Guidance on how to deposit data at the AEA Data and Code Repository

Published:

Published:

Tutorial

For a video tutorial on this process, see this Youtube video.

If you are depositing at a different trusted repository, please be sure that your deposit complies with our Display Guidelines for Trusted Repositories

Assistance

If, in the process of uploading your replication package, you have questions that are not addressed by these guidelines, please contact us:

  • We are on Twitter and Mastodon.
  • Contact us via the AEA’s Contact form
  • Reach out to the editor handling your paper, who knows how to reach us (but might also have the answer).
  • Reach out to us directly (you know how to find us).

In some cases, the openICPSR helpdesk may be able to help you, but with any content matter, please contact us, not them.

Start the deposit process

Go to the AEA Data and Code Repository, and start the process:

Start process


Checklist for Metadata

Required

  • Title (Suggested: “Data and Code for: (NAME OF PAPER)”)
    • If only data, or only code are provided, adjust accordingly.
  • Principal Investigators” (=Authors)
    • These need not be in the same order as on the paper.
    • These need not be the same people as on the paper (more, or less, is OK)
    • Please ensure that all authors have affiliations (if not affiliated: “Independent Researcher”)
  • Summary (Suggested: The abstract from the article and/or a note that this is data and/or code accompanying the article)
    • Do not cite, or mention, the article, or include “forthcoming”.
  • Subject Terms (e.g., “Machine Learning”, “Randomized Control Trial”, “Nudges”, …)
  • JEL Classification (can be the same as article)
  • Manuscript Number (your manuscript tracking number as assigned by the editorial office, e.g., “AER-2019-0000”)

Conditionally required

Most deposits will also need to provide the following metadata elements. In some cases, it may not make sense to fill out (for instance, a laboratory experiment may have no meaningful “geographic coverage”). These elements contribute to better inclusion in search engines.

  • Geographic coverage (e.g, “United States”, “Florida, U.S.”, “Indonesia”, …)
  • Time period(s) (e.g., “1982-2008”)
  • Collection date(s)
  • Universe (e.g., “All households in Canada”, “Manufacturing establishments in Indonesia”, …)
  • Data Type(s)

Suggested

The following elements are suggested for certain types of data, and may not apply to all types of data.

  • Data Source
  • Units of Observation
  • Any additional metadata elements

Start by providing the metadata (descriptors) for the data and code you are uploading.

Details on Filling Out Metadata

Describe the project

screenshot of project description

  • The title should be “Data and Code for: [Title of article]” if it contains both data and code.
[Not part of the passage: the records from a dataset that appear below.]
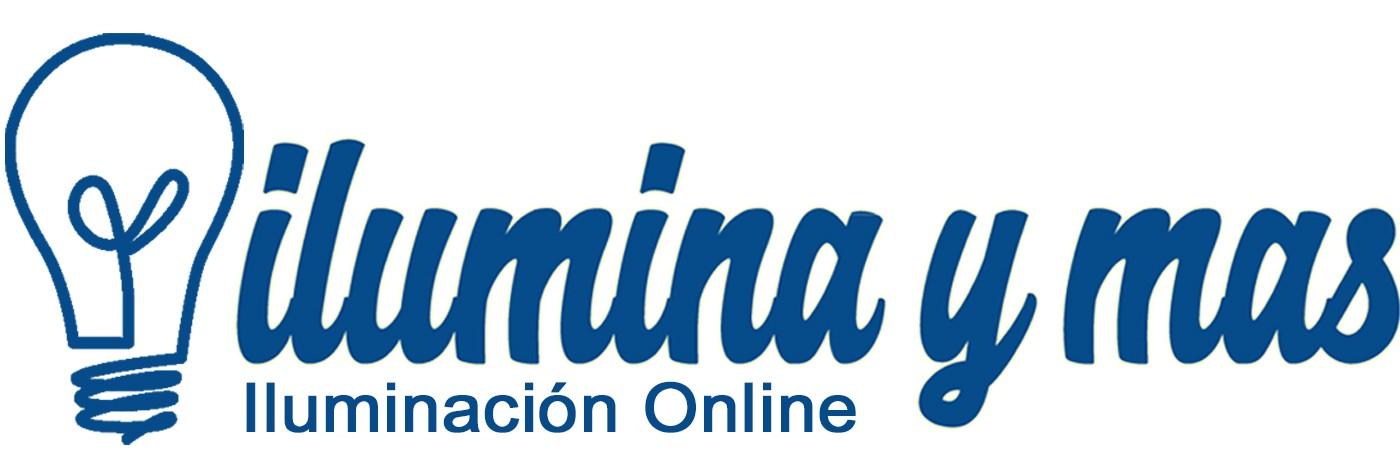 ILUMINA Y MÁS tienda de iluminacion Online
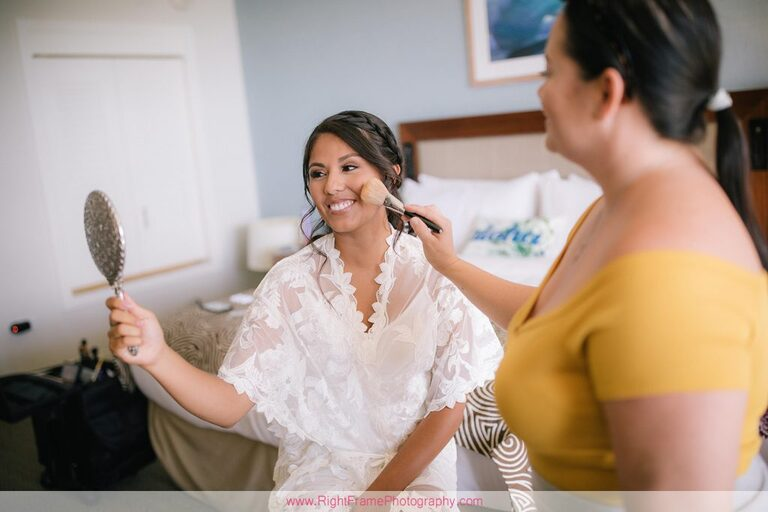 Turtle Bay Wedding Photos Oahu Hawaii Getting Ready Makeup artist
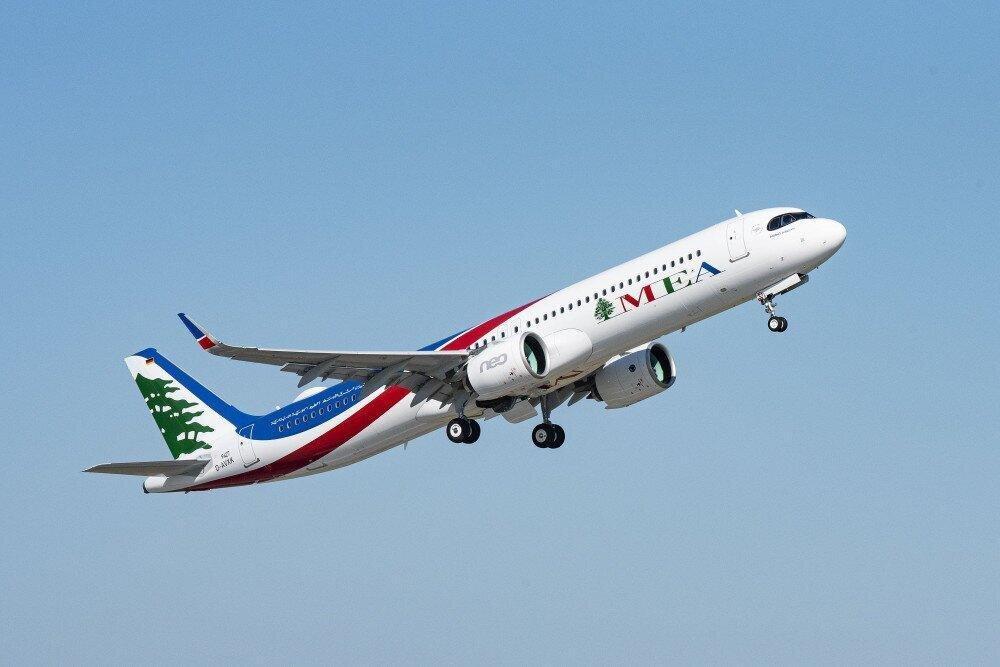 საქართველოს ავიაბაზარზე კომპანია Middle East Airlines შემოდის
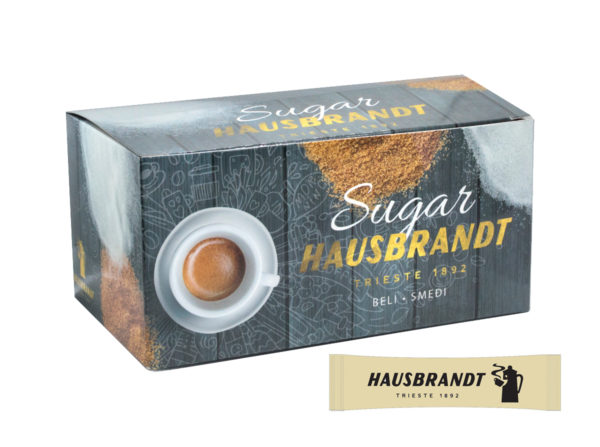 Hausbrandt secer u kesicama stapicima smedji secer za espreso kafu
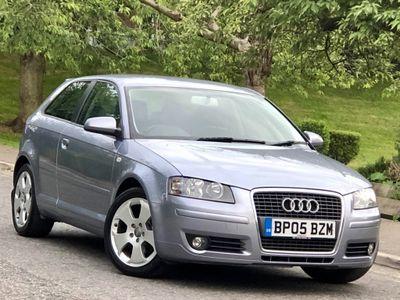 Audi A3 Hatchback 1.6 FSI Sport 3dr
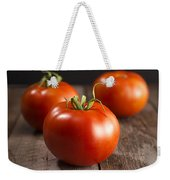 Fresh Tomatoes Weekender Tote Bag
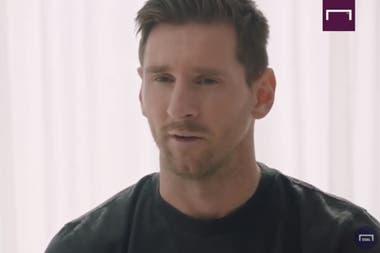 Messi comunicó su permanencia con una conversación en su casa, de Casteldefells, Cataluña.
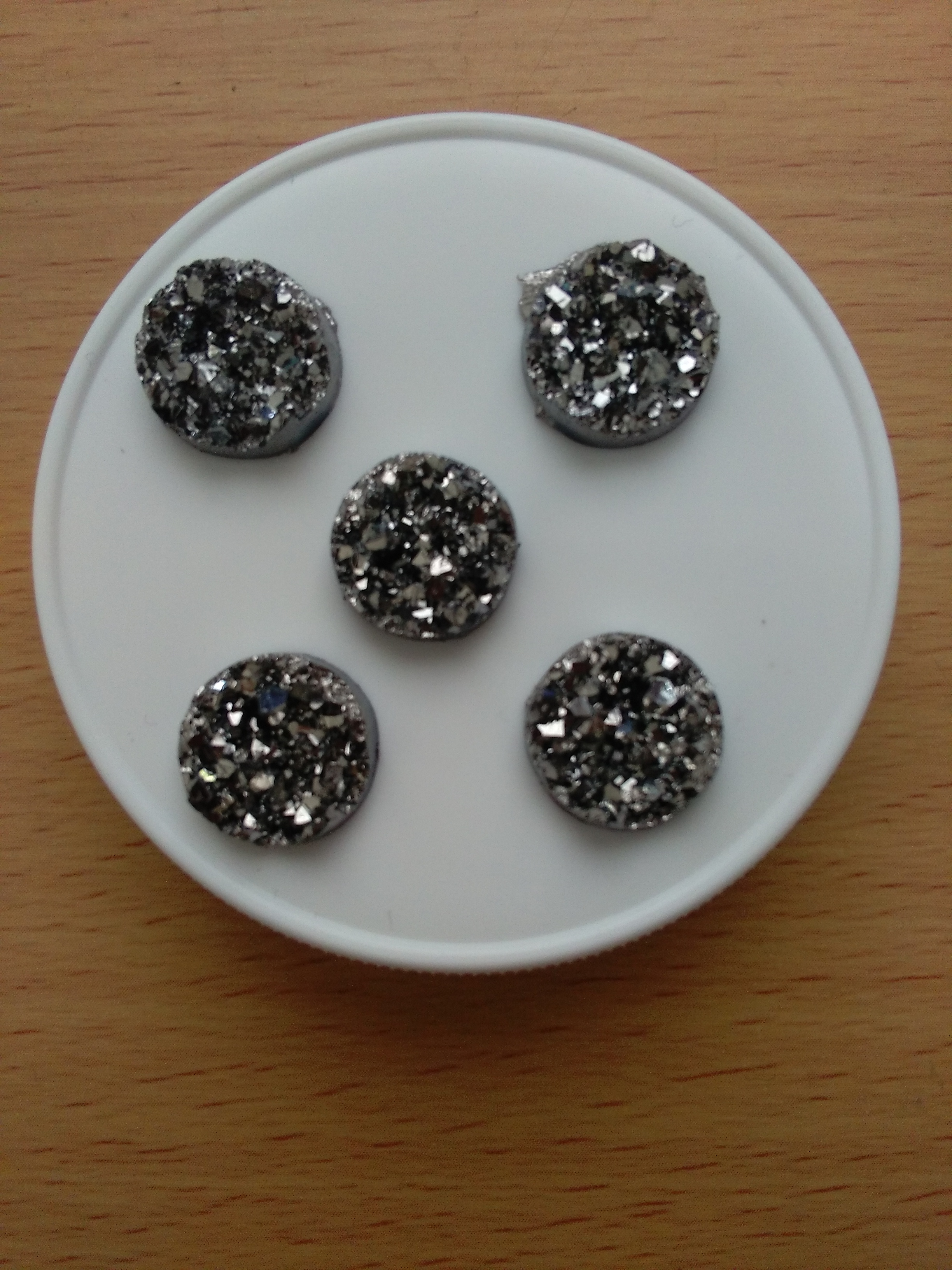 Black Druzy Cabochon 12mm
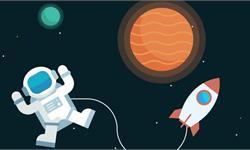 太空旅行要緩緩!國際空間站蠕蟲研究顯示低重力會改變基因 尤其是神經細胞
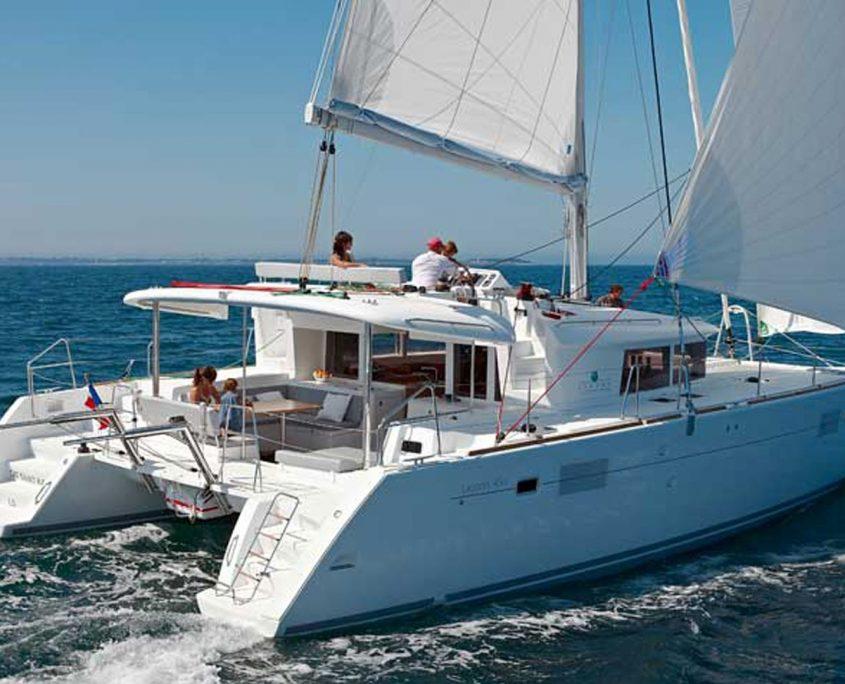 Okeanos,Yacht,14m-CNB Bordeaux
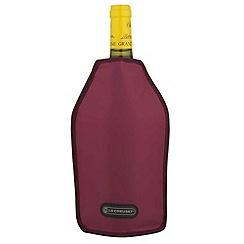Le Creuset - Burgundy WA-126 cooler sleeve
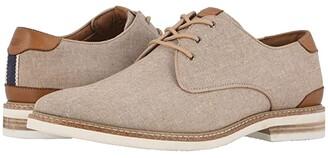 Florsheim Highland Canvas Plain Toe Oxford (Gray Canvas/White Sole) Men's Shoes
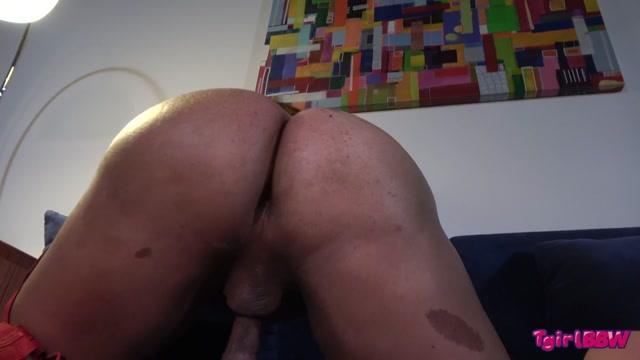 Watch Online Porn – TGirlBBW presents Suki, So Hot! – 05.06.2019 (MP4, HD, 1280×720)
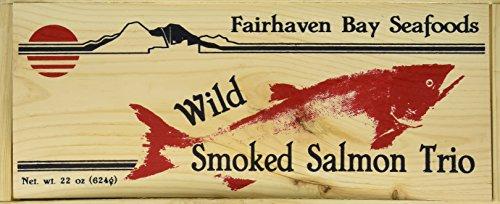 Smoked Salmon Trio, 22 Oz in Wood Legacy Gift Box - Smoked Pacific Salmon
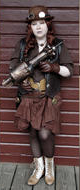 Steampunk archetype costume - Hunter/Fighter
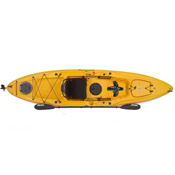 Hobie Mirage Outback Kayak 2017, Papaya, medium
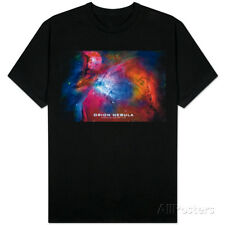 Orion Nebula Text Space Photo T-Shirt Black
If only one or the other are included, then “Data for: [Title of article]” or “Code for: [Title of article]”. In some cases, when data is split across multiple deposits, one might use “Supplementary Data for: [Title of article]”. Do not use the uninformative “Replication files for…”, nor “Data for …” when the deposit contains code.
  • The authors should be those who compiled the data and code. The names, and order of the names, may differ (if necessary) from the article.
  • The summary might be short. It should always be informative. It can include the abstract of the article itself. It should not include information on the related article (which has its own field). If data is included, the summary/abstract should describe the data.
  • Identify any funding sources here - the information can be queried by some funders, and can assist with your award reporting.

Scope of project section

To fill out the required metadata elements Subject Terms, JEL Classification, and Manuscript Number, open the “Scope of Project” section:

metadata of project

Click on each + to open the related section:

scope of project

  • Authors MUST provide additional subject terms (keywords). You do not need to repeat JEL codes.
  • Authors MUST provide JEL codes (under “Scope of Project”)
  • Authors MUST provide the Manuscript Number, (your manuscript tracking number as assigned by the editorial office, e.g., “AER-2019-0000”) as this will allow us to properly connect the repository with the manuscript.
  • Where appropriate, authors are REQUIRED to define
    • the geographical scope(s)
    • the time period(s)
    • the universe(s)
    • data type(s)
  • Most fields are repeatable, please enter as many values as needed. For instance, if subsets of the data cover different periods (e.g., 1999-2019 and 2004-2019). Just click “add value” next to the time period field for each time period.
  • This information can also be provided when only code is made available.
  • When only code is produced, authors should choose data type = program source code: program source code

Methodology section

methodology section

  • Methodology is particularly relevant for survey or experimental data:
    • response rates, sampling rates, etc.
  • We ENCOURAGE all authors to define
    • the unit of observation (e.g. individual, firm, establishment, county, country)

related publications

  • The AEA editorial office will provide an entry for this field that links back to the published manuscript - authors do not need to add any reference to the manuscript anywhere in the deposit form (other than the Manuscript Number)
  • Authors are encouraged to link back to working papers or related publications that have or will use this (same!) data.
  • If code is derived from or continues to be updated on a Git repository (Github, Gitlab, Bitbucket, etc.), authors can link to it here.
  • Future functionality will automatically list articles (including articles by third parties) that cite the data.

Uploading

Once the metadata is completed, authors can upload files.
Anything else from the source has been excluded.